== Written task ==
Select and copy every line of the records below that contains the string "tree", treating uppercase and lowercase letters as different.
begin Exercise input
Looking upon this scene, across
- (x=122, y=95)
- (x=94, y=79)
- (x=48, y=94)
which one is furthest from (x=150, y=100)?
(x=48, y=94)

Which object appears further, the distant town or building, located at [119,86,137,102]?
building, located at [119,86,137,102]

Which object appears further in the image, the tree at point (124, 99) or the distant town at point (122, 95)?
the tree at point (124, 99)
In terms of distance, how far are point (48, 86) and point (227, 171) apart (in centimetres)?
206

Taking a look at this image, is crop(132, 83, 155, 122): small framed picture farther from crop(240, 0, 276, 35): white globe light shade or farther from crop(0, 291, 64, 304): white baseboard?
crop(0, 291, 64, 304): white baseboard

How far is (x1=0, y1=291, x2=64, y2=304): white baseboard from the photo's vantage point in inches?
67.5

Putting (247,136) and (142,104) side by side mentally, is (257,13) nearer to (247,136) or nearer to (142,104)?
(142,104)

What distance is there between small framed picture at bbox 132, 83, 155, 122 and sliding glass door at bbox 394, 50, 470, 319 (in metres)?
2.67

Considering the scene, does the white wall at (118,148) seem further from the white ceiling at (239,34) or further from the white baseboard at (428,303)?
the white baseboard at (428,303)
end Exercise input
begin Exercise input
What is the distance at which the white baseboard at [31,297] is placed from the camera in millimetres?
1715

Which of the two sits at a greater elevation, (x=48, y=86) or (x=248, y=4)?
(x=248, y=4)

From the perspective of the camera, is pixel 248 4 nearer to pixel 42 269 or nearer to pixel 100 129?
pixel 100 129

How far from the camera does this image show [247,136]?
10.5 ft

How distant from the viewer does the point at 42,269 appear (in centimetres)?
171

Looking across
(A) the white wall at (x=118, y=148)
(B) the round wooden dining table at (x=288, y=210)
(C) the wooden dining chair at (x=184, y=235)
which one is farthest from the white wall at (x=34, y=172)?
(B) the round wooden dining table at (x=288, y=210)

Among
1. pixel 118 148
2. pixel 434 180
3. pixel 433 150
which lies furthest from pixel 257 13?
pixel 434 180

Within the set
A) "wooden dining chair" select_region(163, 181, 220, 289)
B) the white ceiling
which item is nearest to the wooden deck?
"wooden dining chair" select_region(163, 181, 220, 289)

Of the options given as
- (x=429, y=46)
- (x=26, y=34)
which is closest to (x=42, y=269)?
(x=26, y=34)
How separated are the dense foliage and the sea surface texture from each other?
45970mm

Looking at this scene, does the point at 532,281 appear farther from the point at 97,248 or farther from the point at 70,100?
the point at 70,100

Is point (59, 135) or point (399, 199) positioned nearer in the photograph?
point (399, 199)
end Exercise input
== Task result ==
Which object appears further in the image, the tree at point (124, 99) or the distant town at point (122, 95)?
the tree at point (124, 99)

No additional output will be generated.